Attack Surface Management Expert (m/f/d)

Company Description

As a leading international food wholesaler, we at METRO are specialized in catering to the needs of hotels, restaurants, caterers (HoReCa), independent merchants (Traders), and more. With approximately 15 million customers worldwide, our unique multichannel mix offers the flexibility of purchasing goods in-store or via our digitally connected Food Service Distribution (FSD) delivery. In addition, we are continuously expanding our international online marketplace, METRO MARKETS, to meet the needs of our professional customers. We furthermore take pride in our commitment to sustainability which is considered in all our actions and being listed in various sustainability indices and rankings for years is proof for our dedication (e. g. MSCI, CDP, Dow Jones Sustainability Index). With our business operations spanning 32 countries, over 90,000 employees worldwide and generating sales of around €30 billion in the fiscal year 2022/23, we are determined to continue our journey to growth.

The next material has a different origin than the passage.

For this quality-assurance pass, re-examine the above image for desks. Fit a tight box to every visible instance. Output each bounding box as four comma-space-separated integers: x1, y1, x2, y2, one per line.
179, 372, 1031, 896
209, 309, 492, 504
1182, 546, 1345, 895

At METRO, we have set ourselves ambitious goals with our “sCore” growth strategy which is closely accompanied by our Fundamentals. These shared values provide us with rules of conduct that are binding for everyone at METRO, in all countries and companies. Our commitment to wholesale is at the forefront of our mission, and we are constantly striving to improve. With our ONE METRO spirit, everyone stands together, bringing curiosity, determination, courage, drive, commitment, and trust. Find out more about METRO at careers.metroag.de.

Job Description

Join us, in developing and strengthening an entire department and transforming cybersecurity capabilities on a global scale. If you're committed to making a real impact in the field of Cyber Security, you can #ShapeTheM with us.  

Besides an interesting professional environment, we offer you a culture that wants you to thrive and allows to learn from each other: 

• We try together, we stumble together, we get up together and shape our future. Be part of our transformation, build cross-functional capabilities and discover new ways of excelling in the Cyber Security field. 

• We create impact in the world of food and offer comfort for our customers worldwide. To achieve this, we build capabilities to be the cyber-resilient omni-channel wholesaler. 

• We invite you to take on responsibility, make our company your company and create a business together that remains true to its roots but always seeks new solutions. 

• Together, we CARRY the M, we GROW the M, we INSPIRE the M, we SHAPE the M. 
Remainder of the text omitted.